Higher water rates and property tax among plans in Alderney draft budget for 2024

Politicians have revealed their plans for next years budget, which are set to be debated next week. Credit: ITV Channel

A 4% increase in property tax, alongside a 5% rise in water rates, are among the proposals included in Alderney States' draft budget for 2024.

Chair of the Policy and Finance Committee, Nigel Vooght, says it was not an easy decision but that the changes are "well below the rate of inflation".

It is hoped the extra revenue could help the island turn its deficit - currently projected to be £485,000 by the end of the year - into a "modest surplus" in 2024.

The States estimates that the change to property tax, coupled with the "wise investment of reserves", could raise more than £200,000 alone.

It says having such a large deficit in the last few years was needed so it could supply Primary Health Care and a "safe and resilient" Ambulance Service.

Under the plans, the money raised from a change in water rates would be allocated to major projects, such the sewer system between Mouriaux and Platte Saline.

The budget also includes proposals to increase the import duty on vehicles by 50% in a bid to limit the number of cars in Alderney.

If the airport's runway extension goes ahead, the States has committed up to £3.5m to the cost of refurbishing the airport.

The draft budget will be debated in the States on 11 October.

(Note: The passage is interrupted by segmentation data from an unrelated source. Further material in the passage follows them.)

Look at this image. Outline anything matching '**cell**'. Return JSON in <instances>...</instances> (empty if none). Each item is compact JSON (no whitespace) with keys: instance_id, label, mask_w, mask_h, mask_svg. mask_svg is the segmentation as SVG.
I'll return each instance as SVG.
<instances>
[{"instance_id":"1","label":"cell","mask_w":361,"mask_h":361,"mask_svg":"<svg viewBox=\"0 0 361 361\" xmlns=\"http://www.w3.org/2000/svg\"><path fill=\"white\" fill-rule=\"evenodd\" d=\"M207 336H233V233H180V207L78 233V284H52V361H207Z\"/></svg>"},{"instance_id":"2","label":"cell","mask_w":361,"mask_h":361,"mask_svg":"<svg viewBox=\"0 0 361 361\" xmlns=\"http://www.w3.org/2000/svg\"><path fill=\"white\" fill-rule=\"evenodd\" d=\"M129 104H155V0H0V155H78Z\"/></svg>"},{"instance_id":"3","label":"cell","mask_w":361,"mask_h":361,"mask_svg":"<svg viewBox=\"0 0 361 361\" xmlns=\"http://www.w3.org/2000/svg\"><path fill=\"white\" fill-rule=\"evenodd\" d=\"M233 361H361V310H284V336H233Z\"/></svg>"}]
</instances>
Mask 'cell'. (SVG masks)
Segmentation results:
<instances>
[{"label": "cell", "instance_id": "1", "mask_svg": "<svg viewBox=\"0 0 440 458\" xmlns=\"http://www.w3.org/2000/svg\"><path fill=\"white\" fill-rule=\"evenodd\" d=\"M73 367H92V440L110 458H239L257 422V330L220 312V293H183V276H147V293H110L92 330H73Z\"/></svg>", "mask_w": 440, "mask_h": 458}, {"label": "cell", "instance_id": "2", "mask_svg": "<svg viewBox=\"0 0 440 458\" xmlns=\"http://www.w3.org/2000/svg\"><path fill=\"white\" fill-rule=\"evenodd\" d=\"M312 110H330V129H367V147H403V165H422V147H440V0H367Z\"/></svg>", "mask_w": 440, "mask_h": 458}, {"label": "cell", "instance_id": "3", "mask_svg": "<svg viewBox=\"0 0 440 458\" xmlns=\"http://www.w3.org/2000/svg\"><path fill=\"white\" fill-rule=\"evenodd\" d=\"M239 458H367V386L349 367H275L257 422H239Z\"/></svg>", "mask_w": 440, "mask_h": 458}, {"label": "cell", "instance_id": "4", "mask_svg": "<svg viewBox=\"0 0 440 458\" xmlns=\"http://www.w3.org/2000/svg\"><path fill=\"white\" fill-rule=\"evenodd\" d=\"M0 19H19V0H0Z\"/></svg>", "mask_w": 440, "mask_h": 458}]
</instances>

Chair of the Policy & Finance Committee, Nigel Vooght, says: “Every department of the Civil Service and the States Members have worked hard to manage the deficit responsibly and thanks to this teamwork, we are on track to turn it from deficit to surplus next year.

"No one said it would be easy and while we fully expected this would take us down the route of increasing taxes while making efficiency savings across the board, we have been able to keep such tax increases well below the rate of inflation.

"Tax increases are never welcome, but many will breathe a sigh of relief that they are not as high as we might have expected in the current economic climate".